■ **STATED TASK**
Which lines in the records below contain the word "items", matching case? Pick out each one and copy it in full.

■ **INFORMATION GIVEN**
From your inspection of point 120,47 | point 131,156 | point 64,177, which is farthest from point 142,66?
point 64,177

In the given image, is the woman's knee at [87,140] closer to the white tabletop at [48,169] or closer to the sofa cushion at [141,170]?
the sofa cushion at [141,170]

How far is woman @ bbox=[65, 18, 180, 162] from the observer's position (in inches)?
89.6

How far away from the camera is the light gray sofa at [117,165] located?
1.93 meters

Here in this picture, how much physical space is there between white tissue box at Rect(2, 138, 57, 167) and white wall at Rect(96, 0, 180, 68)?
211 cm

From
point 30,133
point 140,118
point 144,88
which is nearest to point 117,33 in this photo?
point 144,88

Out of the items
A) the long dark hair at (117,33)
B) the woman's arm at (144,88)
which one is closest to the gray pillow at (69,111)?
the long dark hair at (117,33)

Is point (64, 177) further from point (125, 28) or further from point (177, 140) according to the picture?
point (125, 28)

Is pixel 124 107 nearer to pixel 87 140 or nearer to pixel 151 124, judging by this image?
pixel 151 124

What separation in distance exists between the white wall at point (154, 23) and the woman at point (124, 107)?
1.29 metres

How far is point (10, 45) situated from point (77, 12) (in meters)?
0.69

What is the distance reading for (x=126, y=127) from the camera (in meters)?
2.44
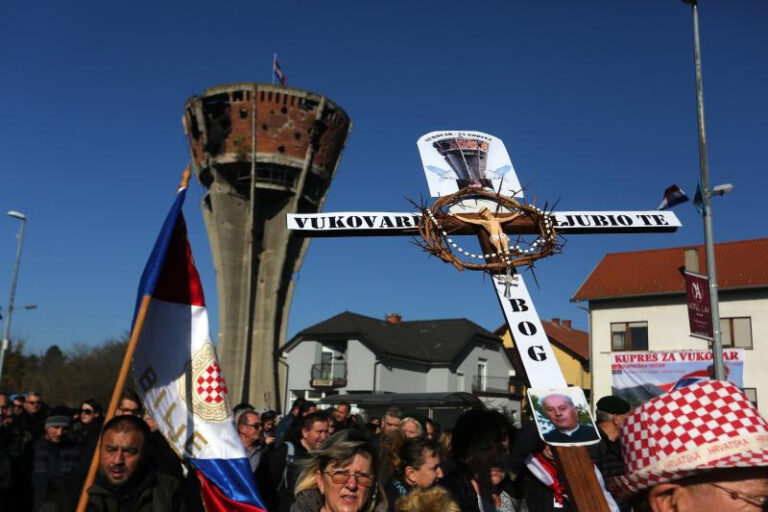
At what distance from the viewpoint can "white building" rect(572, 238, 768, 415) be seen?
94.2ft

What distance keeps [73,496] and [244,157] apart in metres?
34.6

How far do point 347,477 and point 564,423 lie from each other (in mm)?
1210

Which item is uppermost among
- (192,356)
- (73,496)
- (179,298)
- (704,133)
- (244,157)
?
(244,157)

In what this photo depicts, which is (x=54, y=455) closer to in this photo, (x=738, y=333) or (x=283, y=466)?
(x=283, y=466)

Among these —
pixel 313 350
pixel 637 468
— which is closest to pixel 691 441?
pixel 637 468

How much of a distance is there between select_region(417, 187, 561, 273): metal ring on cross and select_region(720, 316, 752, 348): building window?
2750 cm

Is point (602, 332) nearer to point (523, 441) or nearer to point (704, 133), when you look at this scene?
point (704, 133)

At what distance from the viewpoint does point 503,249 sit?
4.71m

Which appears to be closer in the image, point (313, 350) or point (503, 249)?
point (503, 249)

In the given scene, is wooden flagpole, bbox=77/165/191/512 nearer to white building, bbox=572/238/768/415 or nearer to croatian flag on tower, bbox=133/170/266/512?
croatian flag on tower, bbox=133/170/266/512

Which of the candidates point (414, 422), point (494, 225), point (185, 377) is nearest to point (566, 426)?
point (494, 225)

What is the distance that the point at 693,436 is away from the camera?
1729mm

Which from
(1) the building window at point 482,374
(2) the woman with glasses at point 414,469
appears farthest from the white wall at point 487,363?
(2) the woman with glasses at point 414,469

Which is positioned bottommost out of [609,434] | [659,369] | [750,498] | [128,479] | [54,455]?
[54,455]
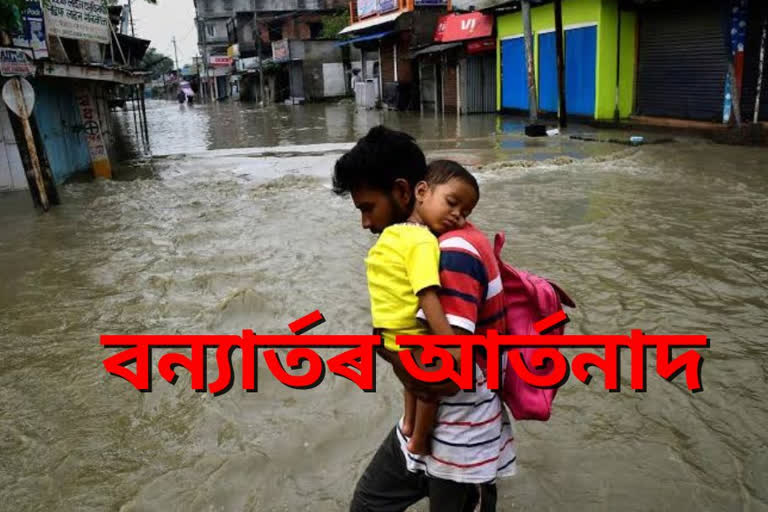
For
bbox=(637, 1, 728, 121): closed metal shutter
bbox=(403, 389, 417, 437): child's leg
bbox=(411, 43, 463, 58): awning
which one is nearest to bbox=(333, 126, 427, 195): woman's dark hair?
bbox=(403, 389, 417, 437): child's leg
* * *
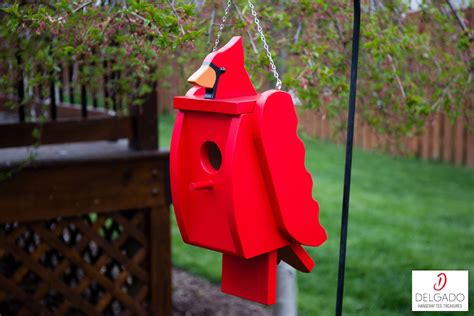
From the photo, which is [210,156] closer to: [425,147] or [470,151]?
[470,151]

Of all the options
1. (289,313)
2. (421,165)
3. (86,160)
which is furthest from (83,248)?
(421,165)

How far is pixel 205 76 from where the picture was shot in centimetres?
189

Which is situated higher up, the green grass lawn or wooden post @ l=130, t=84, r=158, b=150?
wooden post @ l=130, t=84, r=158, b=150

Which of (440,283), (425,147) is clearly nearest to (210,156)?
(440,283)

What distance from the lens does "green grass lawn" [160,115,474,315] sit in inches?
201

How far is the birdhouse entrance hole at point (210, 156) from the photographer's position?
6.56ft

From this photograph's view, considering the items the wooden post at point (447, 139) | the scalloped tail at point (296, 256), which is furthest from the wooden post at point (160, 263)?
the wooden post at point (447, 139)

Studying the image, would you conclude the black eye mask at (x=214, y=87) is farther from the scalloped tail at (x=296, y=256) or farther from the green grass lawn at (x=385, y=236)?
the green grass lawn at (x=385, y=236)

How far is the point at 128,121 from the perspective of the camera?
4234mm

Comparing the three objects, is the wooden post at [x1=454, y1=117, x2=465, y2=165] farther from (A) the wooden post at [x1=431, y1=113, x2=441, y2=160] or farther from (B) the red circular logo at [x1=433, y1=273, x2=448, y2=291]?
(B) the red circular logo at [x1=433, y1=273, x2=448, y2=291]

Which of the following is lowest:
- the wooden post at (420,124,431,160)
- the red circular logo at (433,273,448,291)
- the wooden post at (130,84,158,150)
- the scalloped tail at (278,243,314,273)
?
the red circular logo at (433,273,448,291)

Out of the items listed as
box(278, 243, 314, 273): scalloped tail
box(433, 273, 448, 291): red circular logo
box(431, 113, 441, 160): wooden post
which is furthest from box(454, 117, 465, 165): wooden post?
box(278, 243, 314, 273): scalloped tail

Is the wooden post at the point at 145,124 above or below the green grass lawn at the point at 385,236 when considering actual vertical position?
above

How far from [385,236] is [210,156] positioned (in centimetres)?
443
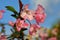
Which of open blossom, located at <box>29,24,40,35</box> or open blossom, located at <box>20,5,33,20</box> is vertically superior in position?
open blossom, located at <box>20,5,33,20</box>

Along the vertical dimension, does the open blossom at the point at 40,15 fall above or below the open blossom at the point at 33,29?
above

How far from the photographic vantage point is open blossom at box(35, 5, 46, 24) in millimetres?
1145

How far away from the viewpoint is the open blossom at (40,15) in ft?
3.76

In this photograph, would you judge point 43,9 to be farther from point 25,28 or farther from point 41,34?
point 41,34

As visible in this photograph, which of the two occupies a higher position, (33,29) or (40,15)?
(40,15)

■ **TASK RESPONSE**
Out of the items
From this photograph's view, considering the items the wooden post at point (447, 139) | the scalloped tail at point (296, 256), which is furthest from the wooden post at point (160, 263)?
Out of the items listed as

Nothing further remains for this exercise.